Изменить стиль страницы

…Сейчас Анатолий задержался возле меня.

— Боишься?

— Боюсь, — сознался я.

— Напрасно. — Он по-приятельски взял меня под руку, мы сделали несколько шагов вдоль зала.

— Перед рухлядью этой, — Анатолий с презрением кивнул на дверь комнаты, где должна заседать комиссия, — надо держаться смелее, с вызовом. Эти старые райские птицы свое уже отыграли, хватит с них. Будущее искусства — за нами. Бархатов знает об этом, и он, как и все в театральном мире, не упустит случая подставить ножку каждому, кто поспособнее. Это закон. — Сердобинский смерил меня взглядом, понял, видимо, что разговорился не с тем. — Впрочем, зачем я тебя смущаю… Веди себя так, как сможешь… — Он отвернулся от меня со скучающим видом, сухо поджав губы.

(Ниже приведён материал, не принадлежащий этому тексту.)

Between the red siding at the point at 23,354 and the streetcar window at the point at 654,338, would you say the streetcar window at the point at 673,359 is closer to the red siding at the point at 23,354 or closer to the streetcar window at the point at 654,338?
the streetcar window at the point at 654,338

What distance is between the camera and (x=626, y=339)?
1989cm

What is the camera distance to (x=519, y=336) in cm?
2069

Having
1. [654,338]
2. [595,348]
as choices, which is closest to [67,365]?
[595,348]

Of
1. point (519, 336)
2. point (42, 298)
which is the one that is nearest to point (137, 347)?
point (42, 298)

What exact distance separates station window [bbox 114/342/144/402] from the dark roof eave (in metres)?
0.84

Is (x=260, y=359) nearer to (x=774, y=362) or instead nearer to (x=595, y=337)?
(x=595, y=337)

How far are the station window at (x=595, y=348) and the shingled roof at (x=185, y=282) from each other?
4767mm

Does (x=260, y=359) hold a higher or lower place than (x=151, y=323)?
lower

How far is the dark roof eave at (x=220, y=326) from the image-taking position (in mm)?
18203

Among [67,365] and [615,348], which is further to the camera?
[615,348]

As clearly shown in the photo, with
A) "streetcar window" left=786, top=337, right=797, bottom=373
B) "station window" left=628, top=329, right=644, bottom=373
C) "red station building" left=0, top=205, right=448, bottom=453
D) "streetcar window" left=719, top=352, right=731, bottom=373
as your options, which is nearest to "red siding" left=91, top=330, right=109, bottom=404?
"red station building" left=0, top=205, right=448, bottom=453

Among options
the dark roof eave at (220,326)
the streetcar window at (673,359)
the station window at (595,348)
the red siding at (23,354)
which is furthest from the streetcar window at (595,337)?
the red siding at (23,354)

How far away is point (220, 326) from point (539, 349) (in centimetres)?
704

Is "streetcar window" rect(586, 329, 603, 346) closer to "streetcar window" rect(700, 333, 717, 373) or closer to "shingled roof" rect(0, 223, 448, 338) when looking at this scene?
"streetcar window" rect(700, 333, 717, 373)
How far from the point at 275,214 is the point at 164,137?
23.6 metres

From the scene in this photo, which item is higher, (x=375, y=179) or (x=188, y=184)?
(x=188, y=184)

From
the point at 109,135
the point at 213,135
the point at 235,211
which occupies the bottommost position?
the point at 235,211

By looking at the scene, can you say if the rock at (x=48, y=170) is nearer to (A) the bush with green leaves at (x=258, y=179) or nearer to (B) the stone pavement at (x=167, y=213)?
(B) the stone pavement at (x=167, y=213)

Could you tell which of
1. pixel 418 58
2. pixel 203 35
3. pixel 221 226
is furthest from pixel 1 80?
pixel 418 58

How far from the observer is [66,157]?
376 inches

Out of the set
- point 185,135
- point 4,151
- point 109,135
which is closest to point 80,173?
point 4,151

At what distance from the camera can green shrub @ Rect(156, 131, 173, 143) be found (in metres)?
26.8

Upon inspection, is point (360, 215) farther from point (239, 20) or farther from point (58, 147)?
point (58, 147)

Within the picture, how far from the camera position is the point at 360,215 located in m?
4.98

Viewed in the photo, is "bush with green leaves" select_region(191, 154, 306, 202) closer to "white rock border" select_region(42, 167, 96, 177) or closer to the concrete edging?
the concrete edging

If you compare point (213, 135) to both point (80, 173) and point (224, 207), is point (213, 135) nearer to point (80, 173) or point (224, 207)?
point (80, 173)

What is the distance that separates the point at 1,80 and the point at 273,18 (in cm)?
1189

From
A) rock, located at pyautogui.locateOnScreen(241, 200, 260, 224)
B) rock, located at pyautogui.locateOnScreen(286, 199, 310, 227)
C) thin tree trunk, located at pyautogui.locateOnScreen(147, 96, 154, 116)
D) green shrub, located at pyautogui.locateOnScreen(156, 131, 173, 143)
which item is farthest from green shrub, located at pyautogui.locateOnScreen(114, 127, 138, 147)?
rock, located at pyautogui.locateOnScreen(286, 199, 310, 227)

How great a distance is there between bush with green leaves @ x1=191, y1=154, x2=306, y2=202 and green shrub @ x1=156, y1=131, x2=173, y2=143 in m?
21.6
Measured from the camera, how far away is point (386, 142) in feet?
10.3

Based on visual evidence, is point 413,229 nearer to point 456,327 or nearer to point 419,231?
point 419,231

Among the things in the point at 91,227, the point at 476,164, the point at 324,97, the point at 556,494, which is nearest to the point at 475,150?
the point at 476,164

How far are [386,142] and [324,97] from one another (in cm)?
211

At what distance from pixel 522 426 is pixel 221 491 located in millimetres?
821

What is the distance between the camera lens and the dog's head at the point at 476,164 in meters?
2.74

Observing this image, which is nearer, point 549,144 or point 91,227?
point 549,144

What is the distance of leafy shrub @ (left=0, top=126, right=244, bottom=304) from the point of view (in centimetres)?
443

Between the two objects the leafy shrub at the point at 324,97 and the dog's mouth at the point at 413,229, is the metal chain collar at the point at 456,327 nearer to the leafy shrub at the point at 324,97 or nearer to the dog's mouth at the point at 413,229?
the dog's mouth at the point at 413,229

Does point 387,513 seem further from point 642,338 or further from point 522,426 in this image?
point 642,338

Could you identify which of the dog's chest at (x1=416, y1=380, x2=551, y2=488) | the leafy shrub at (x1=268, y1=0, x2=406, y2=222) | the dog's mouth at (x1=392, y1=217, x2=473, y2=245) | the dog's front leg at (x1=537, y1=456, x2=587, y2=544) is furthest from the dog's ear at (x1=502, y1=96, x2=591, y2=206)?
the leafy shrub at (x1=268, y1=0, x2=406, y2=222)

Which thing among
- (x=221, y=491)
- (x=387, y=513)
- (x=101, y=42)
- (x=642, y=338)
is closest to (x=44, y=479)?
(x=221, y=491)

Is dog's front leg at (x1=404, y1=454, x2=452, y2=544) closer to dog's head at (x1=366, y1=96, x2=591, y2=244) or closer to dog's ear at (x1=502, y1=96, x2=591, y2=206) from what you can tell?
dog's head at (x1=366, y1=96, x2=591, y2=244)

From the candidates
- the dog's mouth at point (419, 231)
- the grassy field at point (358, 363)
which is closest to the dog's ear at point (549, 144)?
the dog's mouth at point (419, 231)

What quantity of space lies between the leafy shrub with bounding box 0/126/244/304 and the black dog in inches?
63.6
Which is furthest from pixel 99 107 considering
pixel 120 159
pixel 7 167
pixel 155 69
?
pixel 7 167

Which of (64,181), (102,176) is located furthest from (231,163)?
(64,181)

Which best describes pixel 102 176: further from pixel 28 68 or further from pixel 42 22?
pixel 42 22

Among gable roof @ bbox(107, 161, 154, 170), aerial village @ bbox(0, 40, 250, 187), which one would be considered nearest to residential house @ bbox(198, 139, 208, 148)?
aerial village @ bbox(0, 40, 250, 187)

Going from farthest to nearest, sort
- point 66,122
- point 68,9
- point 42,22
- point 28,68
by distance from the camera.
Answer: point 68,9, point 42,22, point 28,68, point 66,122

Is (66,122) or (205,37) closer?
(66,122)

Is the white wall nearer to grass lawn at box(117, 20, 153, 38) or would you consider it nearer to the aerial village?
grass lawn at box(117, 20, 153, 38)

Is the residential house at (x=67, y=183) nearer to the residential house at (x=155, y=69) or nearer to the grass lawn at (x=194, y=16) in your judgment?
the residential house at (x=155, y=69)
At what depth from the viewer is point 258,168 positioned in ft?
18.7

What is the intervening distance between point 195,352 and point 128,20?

Я отошел к окну, подумав про Сердобинского: «Рисуется, играет… На словах боек». Но, понаблюдав, как просто, естественно и вместе с тем смело ведет он себя, я тут же возразил: «Нет, он не играет. Такой уж он есть… Быть может, он и прав — старички-то сказали свое, теперь пусть посторонятся — очередь за нами. Надо настойчивее предъявлять права на роль в искусстве».

Я одернул рубашку под пиджаком, огляделся увереннее.

В углу стоял огромного роста парень в тяжелых сапогах, с красным рубцом-шрамом на щеке и, яростно раздувая ноздри, беззвучно шевелил губами — должно быть, повторял текст; большие кулаки его сжимались. Когда кончился приступ этого необычайного возбуждения и глаза наши встретились, я увидел его улыбку, широкую, простодушную и застенчивую. Кто он, так не похожий на многих, откуда? Я почувствовал в нем что-то родственное, свое…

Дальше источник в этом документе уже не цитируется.